A Malaysia Airlines flight from Kuala Lumpur to Seoul was forced to make an unscheduled landing in Hong Kong yesterday after an electrical generator failed on the two-year-old jet.
The airline said the Airbus A330-300 left the Malaysian capital at 11.37pm on Sunday and was due at Incheon airport about six hours later. But Flight MH066 was forced to land in Hong Kong at 2.53am due to an "inoperative aircraft generator which supplies normal electrical power".
All 271 passengers were unhurt and were transferred to other carriers.
The incident came as the search continues for Malaysia Airlines Flight MH370, which vanished two weeks ago, and three days after another of the carrier's jets suffered a shattered windscreen when it hit birds as it landed in Kathmandu, Nepal.
Veteran commercial pilot Jeremy Tam Man-ho said there was usually no need to divert a flight if only one generator failed, as there were two others to maintain supply.
However, Tam, who has 13 years' flying experience, said that it was possible that the generator might have overheated, so landing at the nearest airport was preferred because it could have lead to a potentially serious fire.
He said generators were attached to each of the plane's engines on the wings, with a third auxiliary unit at the rear.
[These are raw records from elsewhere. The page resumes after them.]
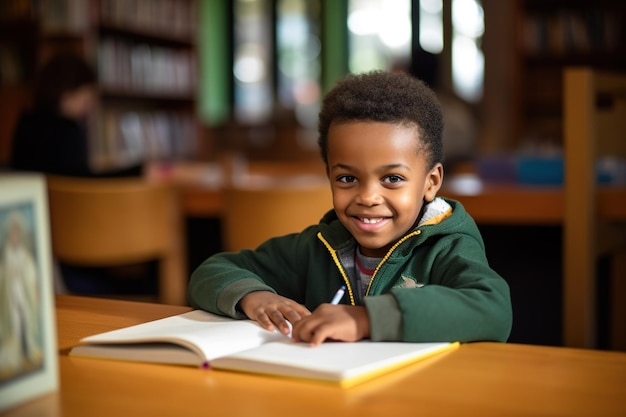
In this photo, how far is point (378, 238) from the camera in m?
0.94

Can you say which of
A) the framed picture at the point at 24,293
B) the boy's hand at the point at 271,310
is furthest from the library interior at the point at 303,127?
the framed picture at the point at 24,293

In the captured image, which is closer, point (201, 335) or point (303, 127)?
point (201, 335)

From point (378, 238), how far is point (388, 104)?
155 mm

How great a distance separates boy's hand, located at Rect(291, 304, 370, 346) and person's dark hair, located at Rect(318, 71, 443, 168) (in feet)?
0.87

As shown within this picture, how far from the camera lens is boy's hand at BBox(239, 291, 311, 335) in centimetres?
81

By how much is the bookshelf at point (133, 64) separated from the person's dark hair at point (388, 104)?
3.83 metres

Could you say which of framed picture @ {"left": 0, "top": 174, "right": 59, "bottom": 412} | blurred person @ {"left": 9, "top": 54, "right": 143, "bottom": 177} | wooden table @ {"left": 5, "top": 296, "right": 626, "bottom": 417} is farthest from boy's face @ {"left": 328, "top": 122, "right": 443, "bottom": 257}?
blurred person @ {"left": 9, "top": 54, "right": 143, "bottom": 177}

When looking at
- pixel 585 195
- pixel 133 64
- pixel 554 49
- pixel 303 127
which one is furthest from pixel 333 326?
pixel 303 127

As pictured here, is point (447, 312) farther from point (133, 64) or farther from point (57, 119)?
point (133, 64)

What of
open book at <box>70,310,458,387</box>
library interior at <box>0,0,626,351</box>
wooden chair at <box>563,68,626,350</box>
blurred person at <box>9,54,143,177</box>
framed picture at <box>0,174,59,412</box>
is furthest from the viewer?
blurred person at <box>9,54,143,177</box>

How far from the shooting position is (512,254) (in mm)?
2408

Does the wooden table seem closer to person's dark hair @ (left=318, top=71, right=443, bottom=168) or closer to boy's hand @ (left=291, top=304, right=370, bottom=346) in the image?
boy's hand @ (left=291, top=304, right=370, bottom=346)

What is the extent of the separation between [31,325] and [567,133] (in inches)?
59.1

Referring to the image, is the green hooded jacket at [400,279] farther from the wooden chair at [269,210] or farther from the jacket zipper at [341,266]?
the wooden chair at [269,210]
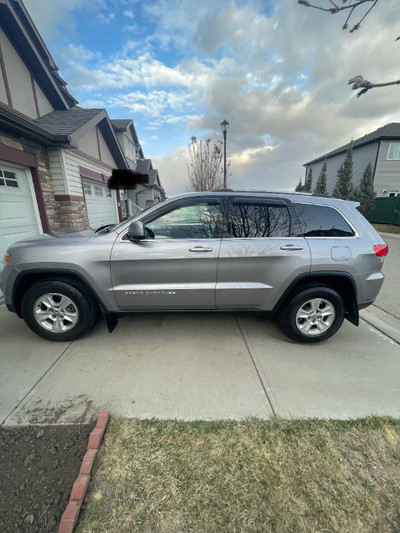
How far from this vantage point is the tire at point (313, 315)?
2.89 meters

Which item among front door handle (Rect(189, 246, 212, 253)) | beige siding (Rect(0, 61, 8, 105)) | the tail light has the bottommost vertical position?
the tail light

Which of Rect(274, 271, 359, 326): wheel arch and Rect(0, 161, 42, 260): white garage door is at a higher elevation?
Rect(0, 161, 42, 260): white garage door

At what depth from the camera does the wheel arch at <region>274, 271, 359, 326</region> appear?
2.82 m

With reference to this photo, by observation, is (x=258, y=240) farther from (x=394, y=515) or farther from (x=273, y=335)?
(x=394, y=515)

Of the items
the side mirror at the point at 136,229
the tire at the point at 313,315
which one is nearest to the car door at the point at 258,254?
the tire at the point at 313,315

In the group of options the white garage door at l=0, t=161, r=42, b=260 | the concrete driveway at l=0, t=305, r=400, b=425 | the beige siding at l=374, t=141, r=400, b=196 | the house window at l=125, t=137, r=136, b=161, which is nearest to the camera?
the concrete driveway at l=0, t=305, r=400, b=425

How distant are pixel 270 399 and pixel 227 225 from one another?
186 centimetres

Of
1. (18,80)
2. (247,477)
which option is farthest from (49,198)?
(247,477)

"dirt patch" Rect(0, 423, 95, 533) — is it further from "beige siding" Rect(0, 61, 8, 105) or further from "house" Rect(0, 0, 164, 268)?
"beige siding" Rect(0, 61, 8, 105)

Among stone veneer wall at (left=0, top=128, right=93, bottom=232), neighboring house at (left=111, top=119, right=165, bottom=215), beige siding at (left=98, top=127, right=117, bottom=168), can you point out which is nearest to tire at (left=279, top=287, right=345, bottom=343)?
stone veneer wall at (left=0, top=128, right=93, bottom=232)

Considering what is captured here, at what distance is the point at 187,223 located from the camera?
292 centimetres

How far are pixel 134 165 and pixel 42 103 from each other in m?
10.9

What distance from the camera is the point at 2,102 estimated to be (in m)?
5.22

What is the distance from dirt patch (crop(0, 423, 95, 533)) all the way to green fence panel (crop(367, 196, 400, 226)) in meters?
21.8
"The generators are used to power facilities such as televisions, cockpit devices and the aircraft's lights," he said.
Malaysia Airlines said that after the breakdown, supply was continued by the auxiliary unit.
Consultant group CAPA Centre for Aviation said the Malaysia Airlines fleet of 15 Airbus A330-300s was only two years old.
Dr Steve Thatcher, senior aviation engineering lecturer at the University of South Australia, said it was not uncommon for modern aircraft to have problems early in their operating lives.